- [Descrizione dell'esercizio]: Estrai tutte le righe che contengono la parola "image" e trascrivile senza modifiche.

- [Righe estratte]:
++++++++
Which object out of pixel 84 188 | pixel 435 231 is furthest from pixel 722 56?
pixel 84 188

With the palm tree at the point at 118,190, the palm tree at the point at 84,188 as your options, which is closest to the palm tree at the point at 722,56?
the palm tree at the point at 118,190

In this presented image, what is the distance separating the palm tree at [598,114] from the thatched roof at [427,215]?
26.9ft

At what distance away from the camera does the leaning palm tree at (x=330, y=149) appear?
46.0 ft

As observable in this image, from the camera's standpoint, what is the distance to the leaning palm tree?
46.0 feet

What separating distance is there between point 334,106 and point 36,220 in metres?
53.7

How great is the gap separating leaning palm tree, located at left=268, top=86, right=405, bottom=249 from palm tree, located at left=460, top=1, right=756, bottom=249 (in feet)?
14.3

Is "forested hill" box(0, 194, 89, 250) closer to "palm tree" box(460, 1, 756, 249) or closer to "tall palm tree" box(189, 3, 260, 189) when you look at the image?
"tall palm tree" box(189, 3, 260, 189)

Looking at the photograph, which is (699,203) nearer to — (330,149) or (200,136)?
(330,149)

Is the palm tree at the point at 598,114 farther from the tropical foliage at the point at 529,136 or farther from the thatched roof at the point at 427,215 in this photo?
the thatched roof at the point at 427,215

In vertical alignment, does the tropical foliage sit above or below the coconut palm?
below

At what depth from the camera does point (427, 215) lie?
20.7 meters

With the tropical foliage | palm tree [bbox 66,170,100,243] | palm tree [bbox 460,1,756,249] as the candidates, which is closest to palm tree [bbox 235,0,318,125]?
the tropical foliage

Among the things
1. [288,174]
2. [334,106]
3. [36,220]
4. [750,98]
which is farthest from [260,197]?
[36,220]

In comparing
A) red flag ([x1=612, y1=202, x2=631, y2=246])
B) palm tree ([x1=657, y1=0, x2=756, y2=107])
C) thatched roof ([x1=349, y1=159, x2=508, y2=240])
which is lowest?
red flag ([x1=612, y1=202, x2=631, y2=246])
++++++++
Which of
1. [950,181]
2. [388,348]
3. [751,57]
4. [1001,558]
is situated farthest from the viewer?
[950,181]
++++++++
- [La risposta]:
In this presented image, what is the distance separating the palm tree at [598,114] from the thatched roof at [427,215]?
As observable in this image, from the camera's standpoint, what is the distance to the leaning palm tree?
Is "forested hill" box(0, 194, 89, 250) closer to "palm tree" box(460, 1, 756, 249) or closer to "tall palm tree" box(189, 3, 260, 189) when you look at the image?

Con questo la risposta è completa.